Rounding out the third-pairing is Michael Stone and Brett Kulak. They keep telling me Stone is good for something. I keep waiting. We both keep not getting what we want. The cosmic ballet goes on. There are two kids who could make a splash in Oliver Kylington and Rasmus Andersson. They had better hope so. If one or both do then the Flames could have a real mighty look on the blue line. If they don’t it’s the top pairing and duck.
Forwards: The Flames picked up Elias Lindholm in a bid to have anything beyond their top six. Now if you’ll excuse me for a second…
WHO WANTS TO WALK WITH ELIAS?!!!
Thank you. Lindholm is a pretty nifty little player, as long as you don’t ask him to do too much. Slotting in behind Sean Monahan and Mikael Backlund seems just about perfect for him. He put up 45 points in Raleigh last year over-slotted on their top six. He might not have the talent around him with Derek Ryan and and whoever else, but it might work as well.
And it might be Michael Frolik, as the Flames just might break up the 3M line, at least to start. That line was simply a silly-successful unit, as it took the dungeon shifts in both zone and competition and crushed whatever was out against them. The Flames signed James Neal to play with Johnny Gaudreau and Monahan, and even though I think Neal is massively overrated and an ass-rash he’d have to go out of his way to not score with those two. Michael Ferland managed it and he’s basically a thumb.
Austin Czarnik seems to be a player who could carve out a role after being a point-per-game in the AHL for a few years in the Bruins’ system. But he’s a high-motor, try hard guy and the Flames need less of those. Sam Bennett and Mark Jankowski seemed destined to anchor the fourth line.
Outlook: The Flames are lucky that they’re in such a crap division. If Hamonic isn’t doing performative dance to represent Three Mile Island again, and one of those young kids pop, they have the best blue line in the division, non-Sharks category. If Lindholm can provide a little more spark on the bottom six and not make the Flames so top-heavy, they have more depth than most.
We’ve always liked Bill Peters around these parts, and secretly suspect he’s who Stan Bowman wanted to coach the Hawks a while ago if possible. His struggles in Carolina were pinned on goaltending. But after a few years it started to look like he wasn’t helping his goalies out much with his d-men shotgunning all over the ice and a talent-short crop of forwards.

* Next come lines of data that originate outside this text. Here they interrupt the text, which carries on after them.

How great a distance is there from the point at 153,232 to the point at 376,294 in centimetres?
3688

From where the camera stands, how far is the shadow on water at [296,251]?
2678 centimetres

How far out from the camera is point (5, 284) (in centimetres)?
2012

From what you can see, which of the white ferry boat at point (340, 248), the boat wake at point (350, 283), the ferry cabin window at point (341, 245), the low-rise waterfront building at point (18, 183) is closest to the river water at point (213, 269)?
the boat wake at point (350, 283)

Well, Mike Smith isn’t going to bail him out. He’s got more talent at forward than he ever had with the Canes here, but the defense is no better, and probably worse, than the one he had in Raleigh. If his possession-heavy ways can result in more goals with the Flames than it did with the Canes, who had a massive finish-deficiency, they can eye a wild card spot. If it doesn’t, they’ll be in the abyss again.